§ **Stated goal**: Turn all the items below into a Markdown table with two columns, Row and Line, giving each nonblank line its own row numbered in order. Leave the pictures out of the answer.

═══

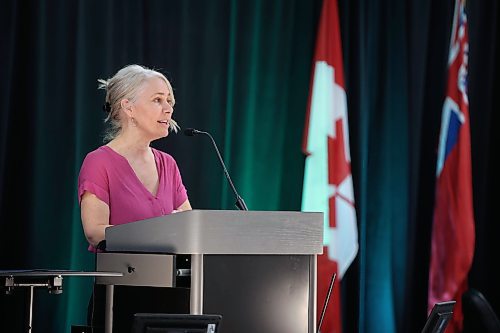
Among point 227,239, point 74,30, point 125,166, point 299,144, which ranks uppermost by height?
point 74,30

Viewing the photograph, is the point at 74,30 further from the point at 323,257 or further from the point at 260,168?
the point at 323,257

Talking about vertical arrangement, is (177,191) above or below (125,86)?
below

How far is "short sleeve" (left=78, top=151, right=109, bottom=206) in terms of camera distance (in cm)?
263

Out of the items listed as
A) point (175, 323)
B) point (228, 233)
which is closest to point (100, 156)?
point (228, 233)

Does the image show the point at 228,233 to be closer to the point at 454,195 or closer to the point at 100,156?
the point at 100,156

═══

§ **Output below**:
| Row | Line |
|---|---|
| 1 | Among point 227,239, point 74,30, point 125,166, point 299,144, which ranks uppermost by height? |
| 2 | point 74,30 |
| 3 | Viewing the photograph, is the point at 74,30 further from the point at 323,257 or further from the point at 260,168? |
| 4 | the point at 323,257 |
| 5 | Talking about vertical arrangement, is (177,191) above or below (125,86)? |
| 6 | below |
| 7 | How far is "short sleeve" (left=78, top=151, right=109, bottom=206) in terms of camera distance (in cm)? |
| 8 | 263 |
| 9 | Out of the items listed as |
| 10 | A) point (175, 323) |
| 11 | B) point (228, 233) |
| 12 | which is closest to point (100, 156)? |
| 13 | point (228, 233) |
| 14 | Does the image show the point at 228,233 to be closer to the point at 454,195 or closer to the point at 100,156? |
| 15 | the point at 100,156 |